Notre identité régionale

Dynamisme, audace et innovation

L’histoire de Vaudreuil-Soulanges a certes été influencée par le caractère stratégique de sa position géographique. Mais l’emplacement ne détermine pas tout. La région a également profité de l’esprit d’aventure, de la créativité et de l’ambition d’hommes et de femmes qui ont souhaité s’y épanouir et s’y enraciner. La région que l’on connaît aujourd’hui est imprégnée de la vision de ceux et celles qui ont façonné son histoire. Portrait d’une région en ébullition.

La région de Vaudreuil-Soulanges est aujourd’hui à une étape charnière de son histoire. Dans les dernières années, des infrastructures majeures ont été mises en place, comme l’autoroute 30, pour propulser la région et intensifier son déve­lop­pement. Rapidement, Vaudreuil-Soulanges s’impose comme chef de file en matière de transport.

Fiers de leur milieu de vie et forts d’un vif sentiment d’appartenance, les citoyens de la région se mobi­lisent et adoptent une attitude proactive pour doter la région d’institutions déterminantes pour son développement, et pour son avenir.

Tout au long de son histoire, les hommes et les femmes qui ont habité Vaudreuil-Soulanges ont su reconnaître son potentiel et miser sur ses forces. À chaque époque, ces personnes ont façonné la région pour en faire un carrefour d’échanges, à l’image­ des valeurs de ses résidents.

Le fort potentiel de la région avait déjà été observé par les populations autochtones et les premiers colons, qui l’ont, eux aussi, considérée comme un carrefour d’échanges et un point d’ancrage pour l’économie provinciale.

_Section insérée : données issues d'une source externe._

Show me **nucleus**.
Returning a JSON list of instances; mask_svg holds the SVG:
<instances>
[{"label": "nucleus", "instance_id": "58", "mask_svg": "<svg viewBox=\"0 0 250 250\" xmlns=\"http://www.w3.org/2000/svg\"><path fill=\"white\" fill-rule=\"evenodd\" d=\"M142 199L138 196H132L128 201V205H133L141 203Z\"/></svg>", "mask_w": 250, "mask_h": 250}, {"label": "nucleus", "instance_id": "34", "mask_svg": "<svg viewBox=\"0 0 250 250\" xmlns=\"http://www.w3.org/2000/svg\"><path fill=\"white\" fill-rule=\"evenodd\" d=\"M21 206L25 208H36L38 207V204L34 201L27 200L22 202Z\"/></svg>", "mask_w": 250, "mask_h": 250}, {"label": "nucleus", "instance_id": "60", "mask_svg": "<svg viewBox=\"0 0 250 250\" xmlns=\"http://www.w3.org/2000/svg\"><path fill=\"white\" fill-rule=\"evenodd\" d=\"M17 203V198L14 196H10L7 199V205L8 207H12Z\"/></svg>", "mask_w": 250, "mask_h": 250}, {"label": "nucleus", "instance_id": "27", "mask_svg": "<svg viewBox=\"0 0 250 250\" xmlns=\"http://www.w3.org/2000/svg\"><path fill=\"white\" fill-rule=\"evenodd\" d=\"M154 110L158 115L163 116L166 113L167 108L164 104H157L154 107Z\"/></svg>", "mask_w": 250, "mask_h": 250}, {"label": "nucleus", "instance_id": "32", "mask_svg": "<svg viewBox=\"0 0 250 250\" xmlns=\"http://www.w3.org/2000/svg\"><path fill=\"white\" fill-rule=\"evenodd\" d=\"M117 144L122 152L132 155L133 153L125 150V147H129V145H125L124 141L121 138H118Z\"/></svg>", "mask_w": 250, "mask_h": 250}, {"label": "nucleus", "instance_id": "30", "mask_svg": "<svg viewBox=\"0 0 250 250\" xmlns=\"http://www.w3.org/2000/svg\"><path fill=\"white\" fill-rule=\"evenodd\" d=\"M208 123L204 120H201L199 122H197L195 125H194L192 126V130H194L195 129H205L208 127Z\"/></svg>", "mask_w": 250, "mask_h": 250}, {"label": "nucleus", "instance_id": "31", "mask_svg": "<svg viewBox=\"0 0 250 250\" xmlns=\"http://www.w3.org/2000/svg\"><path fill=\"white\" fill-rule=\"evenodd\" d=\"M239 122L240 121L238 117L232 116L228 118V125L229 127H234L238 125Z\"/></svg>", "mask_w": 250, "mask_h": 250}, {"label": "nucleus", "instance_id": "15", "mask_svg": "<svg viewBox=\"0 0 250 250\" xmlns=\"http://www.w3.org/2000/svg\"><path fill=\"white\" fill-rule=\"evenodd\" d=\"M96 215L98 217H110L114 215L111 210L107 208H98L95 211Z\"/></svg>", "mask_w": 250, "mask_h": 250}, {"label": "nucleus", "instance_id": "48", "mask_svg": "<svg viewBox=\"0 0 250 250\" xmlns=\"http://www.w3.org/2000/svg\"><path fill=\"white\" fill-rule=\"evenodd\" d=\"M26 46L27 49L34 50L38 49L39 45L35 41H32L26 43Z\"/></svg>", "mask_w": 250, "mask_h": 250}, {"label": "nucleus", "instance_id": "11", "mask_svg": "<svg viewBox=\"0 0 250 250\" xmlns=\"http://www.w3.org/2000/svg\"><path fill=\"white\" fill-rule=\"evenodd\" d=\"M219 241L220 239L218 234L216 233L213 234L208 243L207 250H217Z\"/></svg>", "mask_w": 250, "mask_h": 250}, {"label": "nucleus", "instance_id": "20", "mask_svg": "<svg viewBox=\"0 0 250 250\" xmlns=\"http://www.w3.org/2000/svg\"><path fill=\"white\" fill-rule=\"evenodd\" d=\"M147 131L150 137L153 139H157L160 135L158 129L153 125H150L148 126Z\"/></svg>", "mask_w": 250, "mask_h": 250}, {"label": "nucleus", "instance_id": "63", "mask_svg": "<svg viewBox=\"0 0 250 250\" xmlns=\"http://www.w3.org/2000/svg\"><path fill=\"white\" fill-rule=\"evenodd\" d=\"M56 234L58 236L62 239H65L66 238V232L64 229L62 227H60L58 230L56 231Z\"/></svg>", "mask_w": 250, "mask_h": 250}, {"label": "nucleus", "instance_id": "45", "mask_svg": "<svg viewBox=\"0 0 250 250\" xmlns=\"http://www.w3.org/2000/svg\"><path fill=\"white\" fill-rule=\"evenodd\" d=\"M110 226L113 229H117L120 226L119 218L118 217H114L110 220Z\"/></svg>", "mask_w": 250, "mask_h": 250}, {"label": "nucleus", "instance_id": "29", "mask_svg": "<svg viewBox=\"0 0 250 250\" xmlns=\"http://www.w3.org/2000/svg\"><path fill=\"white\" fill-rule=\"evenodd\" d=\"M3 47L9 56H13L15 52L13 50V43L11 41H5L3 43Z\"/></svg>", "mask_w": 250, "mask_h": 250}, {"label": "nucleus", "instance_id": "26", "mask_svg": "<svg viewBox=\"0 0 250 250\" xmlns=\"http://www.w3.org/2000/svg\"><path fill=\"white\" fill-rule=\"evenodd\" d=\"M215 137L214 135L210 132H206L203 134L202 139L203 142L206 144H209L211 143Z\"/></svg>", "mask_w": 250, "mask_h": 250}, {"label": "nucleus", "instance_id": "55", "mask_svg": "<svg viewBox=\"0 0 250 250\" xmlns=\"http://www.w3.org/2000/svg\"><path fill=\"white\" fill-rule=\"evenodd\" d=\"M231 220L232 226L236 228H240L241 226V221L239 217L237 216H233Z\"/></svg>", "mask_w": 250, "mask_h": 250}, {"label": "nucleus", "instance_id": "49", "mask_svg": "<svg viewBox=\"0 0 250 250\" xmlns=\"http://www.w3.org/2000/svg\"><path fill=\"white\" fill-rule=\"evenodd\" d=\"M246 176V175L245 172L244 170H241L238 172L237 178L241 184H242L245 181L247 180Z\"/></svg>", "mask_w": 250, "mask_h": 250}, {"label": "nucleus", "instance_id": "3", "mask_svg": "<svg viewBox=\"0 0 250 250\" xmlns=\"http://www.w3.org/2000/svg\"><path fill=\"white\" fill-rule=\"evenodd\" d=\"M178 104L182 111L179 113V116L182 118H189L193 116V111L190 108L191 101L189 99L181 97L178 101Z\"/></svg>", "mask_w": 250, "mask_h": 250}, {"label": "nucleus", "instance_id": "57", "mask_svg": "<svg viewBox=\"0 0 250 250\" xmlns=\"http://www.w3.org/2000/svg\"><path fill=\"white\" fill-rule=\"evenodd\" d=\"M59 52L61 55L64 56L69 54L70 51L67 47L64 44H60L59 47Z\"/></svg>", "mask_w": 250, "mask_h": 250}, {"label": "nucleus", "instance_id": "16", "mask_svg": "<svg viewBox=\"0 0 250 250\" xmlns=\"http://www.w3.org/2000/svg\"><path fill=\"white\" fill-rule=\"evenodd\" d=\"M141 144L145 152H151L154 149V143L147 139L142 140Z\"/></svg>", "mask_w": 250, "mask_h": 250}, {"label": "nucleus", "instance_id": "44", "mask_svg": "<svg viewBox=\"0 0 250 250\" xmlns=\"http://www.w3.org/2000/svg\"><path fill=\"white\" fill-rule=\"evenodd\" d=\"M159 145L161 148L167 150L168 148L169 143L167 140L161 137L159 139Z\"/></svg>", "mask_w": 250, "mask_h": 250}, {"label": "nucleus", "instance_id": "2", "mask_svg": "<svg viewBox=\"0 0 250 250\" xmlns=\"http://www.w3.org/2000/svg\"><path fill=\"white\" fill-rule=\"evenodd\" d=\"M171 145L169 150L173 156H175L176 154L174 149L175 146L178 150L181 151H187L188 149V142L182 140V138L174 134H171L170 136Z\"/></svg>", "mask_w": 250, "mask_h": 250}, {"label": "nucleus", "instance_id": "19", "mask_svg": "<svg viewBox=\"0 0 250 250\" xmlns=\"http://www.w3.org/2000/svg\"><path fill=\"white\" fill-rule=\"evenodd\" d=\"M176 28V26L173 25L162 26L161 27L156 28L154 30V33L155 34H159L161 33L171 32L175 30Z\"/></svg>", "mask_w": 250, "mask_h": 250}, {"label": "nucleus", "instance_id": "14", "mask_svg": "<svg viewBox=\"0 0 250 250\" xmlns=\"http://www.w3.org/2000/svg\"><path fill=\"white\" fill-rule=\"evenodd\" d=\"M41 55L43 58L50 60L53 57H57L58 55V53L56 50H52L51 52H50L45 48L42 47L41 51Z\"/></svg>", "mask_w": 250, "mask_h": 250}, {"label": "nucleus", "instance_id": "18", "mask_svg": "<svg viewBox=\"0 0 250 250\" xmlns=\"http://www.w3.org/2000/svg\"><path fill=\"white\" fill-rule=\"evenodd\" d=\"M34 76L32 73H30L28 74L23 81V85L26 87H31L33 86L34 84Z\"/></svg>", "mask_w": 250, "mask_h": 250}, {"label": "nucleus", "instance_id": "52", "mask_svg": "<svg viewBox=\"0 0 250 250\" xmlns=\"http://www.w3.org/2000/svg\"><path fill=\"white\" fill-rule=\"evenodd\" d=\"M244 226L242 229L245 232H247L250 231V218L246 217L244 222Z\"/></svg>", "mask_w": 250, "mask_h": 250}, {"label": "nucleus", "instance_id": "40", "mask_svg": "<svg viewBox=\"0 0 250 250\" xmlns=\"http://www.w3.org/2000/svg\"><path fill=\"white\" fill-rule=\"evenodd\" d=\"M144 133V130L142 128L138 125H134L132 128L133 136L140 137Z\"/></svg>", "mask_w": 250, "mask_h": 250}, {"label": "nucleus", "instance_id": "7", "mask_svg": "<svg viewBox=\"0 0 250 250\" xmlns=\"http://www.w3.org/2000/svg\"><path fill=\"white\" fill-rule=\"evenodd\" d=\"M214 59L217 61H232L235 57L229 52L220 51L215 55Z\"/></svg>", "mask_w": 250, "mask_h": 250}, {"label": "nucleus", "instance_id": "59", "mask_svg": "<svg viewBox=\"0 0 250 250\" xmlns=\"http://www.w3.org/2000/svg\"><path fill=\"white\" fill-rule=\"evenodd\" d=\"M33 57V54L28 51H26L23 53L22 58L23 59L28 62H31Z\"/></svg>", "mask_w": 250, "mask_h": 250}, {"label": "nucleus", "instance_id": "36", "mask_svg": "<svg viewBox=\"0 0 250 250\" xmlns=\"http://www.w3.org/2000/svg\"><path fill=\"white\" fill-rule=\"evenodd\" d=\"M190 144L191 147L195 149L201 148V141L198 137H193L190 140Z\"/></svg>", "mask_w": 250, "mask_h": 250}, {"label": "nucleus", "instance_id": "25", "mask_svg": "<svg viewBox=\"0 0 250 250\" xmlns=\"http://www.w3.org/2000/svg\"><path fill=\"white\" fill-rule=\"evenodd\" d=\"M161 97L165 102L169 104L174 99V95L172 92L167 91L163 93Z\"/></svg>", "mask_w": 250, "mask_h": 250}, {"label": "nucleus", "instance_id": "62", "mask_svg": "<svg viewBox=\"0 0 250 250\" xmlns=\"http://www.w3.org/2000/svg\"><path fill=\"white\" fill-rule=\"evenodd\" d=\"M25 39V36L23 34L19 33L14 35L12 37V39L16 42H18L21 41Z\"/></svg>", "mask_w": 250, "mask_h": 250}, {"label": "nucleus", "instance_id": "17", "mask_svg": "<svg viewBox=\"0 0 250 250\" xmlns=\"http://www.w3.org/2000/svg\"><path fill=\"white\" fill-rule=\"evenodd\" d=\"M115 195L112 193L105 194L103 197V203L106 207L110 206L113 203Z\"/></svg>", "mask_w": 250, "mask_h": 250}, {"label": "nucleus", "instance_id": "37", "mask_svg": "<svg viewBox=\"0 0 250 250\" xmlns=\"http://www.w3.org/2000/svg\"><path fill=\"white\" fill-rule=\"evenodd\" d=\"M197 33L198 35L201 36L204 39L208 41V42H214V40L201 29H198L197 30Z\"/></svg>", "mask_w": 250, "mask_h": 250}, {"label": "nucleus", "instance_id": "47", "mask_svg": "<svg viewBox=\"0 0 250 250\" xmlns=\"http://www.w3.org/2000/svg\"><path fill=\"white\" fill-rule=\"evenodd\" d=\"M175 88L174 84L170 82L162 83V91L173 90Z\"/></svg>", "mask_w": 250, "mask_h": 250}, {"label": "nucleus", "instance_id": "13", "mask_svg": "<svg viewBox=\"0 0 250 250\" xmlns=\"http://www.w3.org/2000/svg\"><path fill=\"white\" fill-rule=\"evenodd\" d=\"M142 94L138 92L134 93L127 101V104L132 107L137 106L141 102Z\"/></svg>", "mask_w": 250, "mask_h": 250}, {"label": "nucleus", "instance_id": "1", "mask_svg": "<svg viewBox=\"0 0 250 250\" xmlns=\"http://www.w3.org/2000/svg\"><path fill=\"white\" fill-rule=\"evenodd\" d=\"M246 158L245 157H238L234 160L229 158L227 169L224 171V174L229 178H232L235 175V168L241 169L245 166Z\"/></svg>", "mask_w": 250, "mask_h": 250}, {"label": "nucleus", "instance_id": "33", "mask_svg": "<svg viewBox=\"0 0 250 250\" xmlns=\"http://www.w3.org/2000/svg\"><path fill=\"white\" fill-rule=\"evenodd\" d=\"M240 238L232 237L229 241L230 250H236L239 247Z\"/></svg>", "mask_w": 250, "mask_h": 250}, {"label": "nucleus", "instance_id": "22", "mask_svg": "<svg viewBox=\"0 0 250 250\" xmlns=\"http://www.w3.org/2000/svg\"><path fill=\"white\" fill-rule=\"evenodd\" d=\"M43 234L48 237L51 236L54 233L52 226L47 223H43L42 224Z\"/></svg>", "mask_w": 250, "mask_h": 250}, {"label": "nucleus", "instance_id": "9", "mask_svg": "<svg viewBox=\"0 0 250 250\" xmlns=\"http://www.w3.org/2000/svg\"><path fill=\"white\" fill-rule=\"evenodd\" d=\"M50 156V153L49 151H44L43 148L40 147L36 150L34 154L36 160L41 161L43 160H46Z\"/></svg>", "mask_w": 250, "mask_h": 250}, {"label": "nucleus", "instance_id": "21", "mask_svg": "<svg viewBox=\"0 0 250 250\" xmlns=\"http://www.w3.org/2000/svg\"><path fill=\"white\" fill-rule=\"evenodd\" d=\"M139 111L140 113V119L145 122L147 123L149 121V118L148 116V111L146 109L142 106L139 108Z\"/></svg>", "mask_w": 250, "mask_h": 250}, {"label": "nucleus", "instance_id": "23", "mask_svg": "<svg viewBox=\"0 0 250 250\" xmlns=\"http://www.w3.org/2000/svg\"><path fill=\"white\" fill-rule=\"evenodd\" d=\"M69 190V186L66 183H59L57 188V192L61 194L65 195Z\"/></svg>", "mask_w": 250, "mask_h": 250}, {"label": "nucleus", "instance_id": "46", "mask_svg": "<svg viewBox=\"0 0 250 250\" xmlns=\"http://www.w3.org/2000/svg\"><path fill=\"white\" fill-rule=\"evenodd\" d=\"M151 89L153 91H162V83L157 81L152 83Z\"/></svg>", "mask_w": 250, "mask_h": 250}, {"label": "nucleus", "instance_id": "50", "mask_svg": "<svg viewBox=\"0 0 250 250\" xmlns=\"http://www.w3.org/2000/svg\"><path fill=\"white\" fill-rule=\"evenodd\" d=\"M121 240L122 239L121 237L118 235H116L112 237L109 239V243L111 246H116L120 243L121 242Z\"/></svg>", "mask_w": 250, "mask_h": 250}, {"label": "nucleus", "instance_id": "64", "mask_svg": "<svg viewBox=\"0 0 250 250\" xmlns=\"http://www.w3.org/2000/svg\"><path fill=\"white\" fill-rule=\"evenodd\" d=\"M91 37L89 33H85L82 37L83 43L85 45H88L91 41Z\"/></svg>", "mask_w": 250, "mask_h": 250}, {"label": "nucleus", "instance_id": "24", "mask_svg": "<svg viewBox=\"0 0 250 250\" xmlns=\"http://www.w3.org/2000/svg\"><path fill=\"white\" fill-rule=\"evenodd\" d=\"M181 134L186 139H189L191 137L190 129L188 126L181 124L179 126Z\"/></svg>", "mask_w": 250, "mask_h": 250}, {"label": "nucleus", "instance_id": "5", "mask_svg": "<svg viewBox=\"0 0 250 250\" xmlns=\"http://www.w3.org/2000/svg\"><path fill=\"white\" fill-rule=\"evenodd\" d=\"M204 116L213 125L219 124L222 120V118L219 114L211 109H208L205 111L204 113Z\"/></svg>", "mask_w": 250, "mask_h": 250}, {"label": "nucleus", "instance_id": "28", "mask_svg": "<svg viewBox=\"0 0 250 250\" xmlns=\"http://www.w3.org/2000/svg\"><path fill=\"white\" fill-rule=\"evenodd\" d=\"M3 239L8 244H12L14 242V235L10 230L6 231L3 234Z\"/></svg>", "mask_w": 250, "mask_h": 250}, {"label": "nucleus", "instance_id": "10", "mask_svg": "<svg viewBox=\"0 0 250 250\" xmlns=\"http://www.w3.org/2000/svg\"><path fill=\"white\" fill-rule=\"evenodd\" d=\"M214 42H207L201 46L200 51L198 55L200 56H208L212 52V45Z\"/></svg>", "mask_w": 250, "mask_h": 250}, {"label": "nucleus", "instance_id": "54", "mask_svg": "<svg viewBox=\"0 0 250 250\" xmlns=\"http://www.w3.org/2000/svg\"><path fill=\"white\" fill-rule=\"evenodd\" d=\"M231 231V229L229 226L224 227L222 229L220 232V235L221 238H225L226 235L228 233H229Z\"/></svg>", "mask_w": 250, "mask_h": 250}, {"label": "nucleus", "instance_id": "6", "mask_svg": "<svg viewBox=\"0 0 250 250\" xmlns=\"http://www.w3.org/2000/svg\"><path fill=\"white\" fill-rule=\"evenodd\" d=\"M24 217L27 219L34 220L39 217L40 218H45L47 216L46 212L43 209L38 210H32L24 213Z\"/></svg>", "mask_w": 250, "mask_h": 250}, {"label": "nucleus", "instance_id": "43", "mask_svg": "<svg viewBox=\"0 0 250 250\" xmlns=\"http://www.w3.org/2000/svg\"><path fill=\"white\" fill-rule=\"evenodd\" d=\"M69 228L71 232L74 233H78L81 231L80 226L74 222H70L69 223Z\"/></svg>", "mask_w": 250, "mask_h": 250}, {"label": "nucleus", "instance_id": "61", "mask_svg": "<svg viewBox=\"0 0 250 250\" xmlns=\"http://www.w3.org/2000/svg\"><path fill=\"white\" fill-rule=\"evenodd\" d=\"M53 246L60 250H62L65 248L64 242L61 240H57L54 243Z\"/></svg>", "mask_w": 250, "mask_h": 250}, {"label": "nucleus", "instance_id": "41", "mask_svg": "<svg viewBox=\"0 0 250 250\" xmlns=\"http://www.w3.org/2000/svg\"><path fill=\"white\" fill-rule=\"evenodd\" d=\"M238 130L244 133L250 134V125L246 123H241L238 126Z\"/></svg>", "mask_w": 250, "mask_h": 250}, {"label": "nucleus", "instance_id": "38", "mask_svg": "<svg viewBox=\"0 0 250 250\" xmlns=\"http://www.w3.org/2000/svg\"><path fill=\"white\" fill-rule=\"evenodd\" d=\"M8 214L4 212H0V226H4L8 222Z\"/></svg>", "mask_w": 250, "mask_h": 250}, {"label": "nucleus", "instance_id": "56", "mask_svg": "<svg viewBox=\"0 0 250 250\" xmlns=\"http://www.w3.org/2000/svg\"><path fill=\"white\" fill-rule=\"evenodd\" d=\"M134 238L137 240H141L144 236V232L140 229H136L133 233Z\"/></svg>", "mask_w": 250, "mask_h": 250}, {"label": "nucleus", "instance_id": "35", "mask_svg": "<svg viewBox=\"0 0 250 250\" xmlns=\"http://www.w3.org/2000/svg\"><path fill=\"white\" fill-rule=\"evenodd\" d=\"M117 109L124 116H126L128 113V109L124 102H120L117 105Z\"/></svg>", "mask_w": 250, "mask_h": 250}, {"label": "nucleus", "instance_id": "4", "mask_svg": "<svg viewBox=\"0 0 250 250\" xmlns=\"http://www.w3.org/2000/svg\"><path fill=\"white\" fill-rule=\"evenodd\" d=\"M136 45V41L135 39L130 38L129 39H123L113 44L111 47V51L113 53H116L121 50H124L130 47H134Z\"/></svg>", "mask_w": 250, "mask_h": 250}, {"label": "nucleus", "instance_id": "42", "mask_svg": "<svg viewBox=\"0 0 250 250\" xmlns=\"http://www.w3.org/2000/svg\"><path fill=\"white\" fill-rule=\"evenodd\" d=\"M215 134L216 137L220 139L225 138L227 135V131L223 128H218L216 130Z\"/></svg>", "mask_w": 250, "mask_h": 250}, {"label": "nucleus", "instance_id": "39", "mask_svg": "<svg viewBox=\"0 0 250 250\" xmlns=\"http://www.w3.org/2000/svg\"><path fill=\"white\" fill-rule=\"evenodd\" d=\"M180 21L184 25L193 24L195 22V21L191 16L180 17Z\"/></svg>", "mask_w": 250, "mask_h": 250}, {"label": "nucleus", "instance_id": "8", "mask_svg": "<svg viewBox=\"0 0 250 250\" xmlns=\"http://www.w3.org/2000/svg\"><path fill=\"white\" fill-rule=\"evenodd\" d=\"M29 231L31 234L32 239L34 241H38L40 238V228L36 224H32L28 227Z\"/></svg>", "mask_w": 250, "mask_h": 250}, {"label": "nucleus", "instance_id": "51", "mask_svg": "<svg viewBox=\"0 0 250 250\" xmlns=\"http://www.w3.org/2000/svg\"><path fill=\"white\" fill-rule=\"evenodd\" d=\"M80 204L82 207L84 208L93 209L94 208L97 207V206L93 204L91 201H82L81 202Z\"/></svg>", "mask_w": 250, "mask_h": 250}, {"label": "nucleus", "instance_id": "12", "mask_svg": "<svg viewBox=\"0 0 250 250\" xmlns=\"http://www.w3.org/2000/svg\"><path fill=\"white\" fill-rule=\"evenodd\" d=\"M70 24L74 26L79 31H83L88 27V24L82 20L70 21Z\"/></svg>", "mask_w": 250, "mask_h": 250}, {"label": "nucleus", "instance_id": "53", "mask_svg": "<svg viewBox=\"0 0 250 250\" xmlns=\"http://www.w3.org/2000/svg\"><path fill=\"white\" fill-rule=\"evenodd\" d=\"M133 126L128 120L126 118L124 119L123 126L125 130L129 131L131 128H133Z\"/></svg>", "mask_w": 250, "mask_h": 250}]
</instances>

Les assises d’une région en développement

L’histoire de Vaudreuil-Soulanges a été marquée, dès ses balbutiements, par l’importance de sa situa­tion géographique. Située au confluent de la route des fourrures de la rivière des Outaouais et du fleuve Saint-Laurent, et considérée comme l’un des moteurs économiques de la Nouvelle-France, elle sera le sujet de luttes acerbes dès le xviie siècle.

En octobre 1702, après s’être illustré dans la sphère militaire en Nouvelle-France, Philippe de Rigaud de Vaudreuil se voit octroyer une seigneurie à l’ouest de l’île de Montréal, qui prendra son nom. « L’obtention de ces terres si convoitées à l’ouest de Montréal a dû réjouir Vaudreuil pour plus d’une raison; leur position stratégique sur la route de la fourrure va lui apporter la fortune, à lui, militaire parti pour la gloire sans le sou, depuis une petite seigneurie du Midi de la France. »

gare

La gare de Dorion a joué le rôle de moteur de développement dès la décennie 1850. Hebdos du Suroît

L’immense potentiel du territoire n’allait pas tarder à se dévoiler. En quelques décennies, poussés par l’esprit d’aventure et l’ambition, des hommes comme Michel Chartier de Lotbinière et Jean-Joseph Trestler développent l’économie de la région­. Des activités de meunerie et de fabrication de chaux et de potasse, entre autres, prennent leur essor. Le dynamisme de l’activité économique atti­re­ra d’autres colons en quête d’occasions. Graduellement­, la seigneurie de Philippe de Rigaud de Vaudreuil prospère.

Au tournant de la décennie 1850, le recensement dénombre 50 demeures dans la région de Vaudreuil. Puisque la population croît, les membres de la communauté locale s’organisent pour une première fois en conseil de village. Pour favoriser la poursuite du développement de leur région, ces premiers administrateurs s’empresseront de voter la construction d’un quai pour relier Vaudreuil au marché de Montréal. Les retombées économiques de cette construction sont nombreuses, car elle faci­lite entre autres les activités de villégiature et de commerce.

« La construction du quai de Vaudreuil, en 1850, répond à une nouvelle réalité. Le transport maritime est maintenant le nouveau lien entre les différentes communautés villageoises qui vont pouvoir acheminer par bateau leurs productions agricoles sur le grand marché montréalais. »

La décennie 1850 marque également la réalisation d’un vaste projet mobilisateur : la construction d’une ligne de chemin de fer entre Montréal et Toronto, qui sillonnera la région de Vaudreuil et de Soulanges. Dès 1854, des tronçons sont en acti­vi­té.

Le parachèvement de ce grand projet influencera de manière directe l’avenir de Vaudreuil et des envi­rons. En effet, l’arrivée du chemin de fer permet l’implantation de diverses structures complémentaires, comme les gares et les entrepôts, mais également les hôtels, les commerces de proximité et les résidences pour les employés des compa­gnies ferroviaires.

Avec de telles initiatives, ces visionnaires amorcent le développement du potentiel d’intermodalité qui allait déterminer l’avenir de la région.